_PASSAGE GIVEN_:
--- START ---

THE EXECUTION DIFFERENCE (14)
People selection got intense attention. Brown removed scores of underperforming executives. Under new leadership, the HR department (renamed Leadership and Change Management) developed a compensation system that linked rewards to performance, along with a Webbased set of evaluation tools to help line executives sharpen their assessments of their people. Also added
were extensive training courses for leaders at all levels, targeted to specific organizational needs. Leaders who couldn’t handle all the changes either got coaching or were removed.
Brown himself ordered an analysis of the sales staff’s performance and found, among other things, that 20 percent of the salespeople had sold nothing at all for the previous six months. He said to his sales executives, “What are you going to do about these people—and about their supervisors?” The 20 percent were replaced.
In its total impact on the company, Brown’s reorganization was far bigger and more complex than the one that brought Xerox to its knees. Brown essentially turned EDS upside down. The SBUs were rolled into a new organization of four lines of business (LOBs) centered on broad market segments. E Solutions would offer a complete range of services for the “extended enterprise,”

--- END ---

_COLLECTED DATA_:
--- START ---

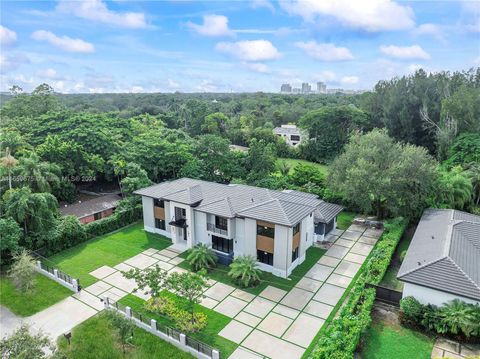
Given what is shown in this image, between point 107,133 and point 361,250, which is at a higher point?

--- END ---

_SET OF TASKS_:
1 - In the text on Brown's reorganization of EDS, what share of the salespeople had sold nothing at all for the previous six months?
2 - Pick up the text on Brown's reorganization of EDS from its final words and continue it.

_ANSWER LIST_:
1 - 20 percent

2 -
linked electronically with suppliers and clients, from supply chain networks to Internet security. Business Process Management would provide businesses and governments with administrative and financial processing and client relationship management. Information solutions would sell IT and communications outsourcing, managed storage,
and management of desktop systems. And A.T. Kearney would specialize in high-end consulting, along with executive search services. (EDS has since added a fifth LOB, PLM Solutions, which offers digitized product life cycle management—from development to collaboration with suppliers—for manufacturing companies.)
The new structure was more than a way to divide up business according to markets. It was designed so that EDS could fully leverage its intellectual capital for the first time, drawing on people from all parts of the company to provide solutions for clients. Collaboration among the lines of business would enable EDS to bring every client a value proposition based on its full “end-to-end” capability— from business strategy consulting to process redesign
and management to Web hosting. It wouldn’t work unless the people from the old business units learned not only their new jobs but also new ways of working together. At the same time, they were under orders to raise productivity at a 4 to 6 percent annual rate, making about $1 billion a year available for reinvestment or the bottom line. Moreover, the speed of new product introduction and delivery
could not slacken.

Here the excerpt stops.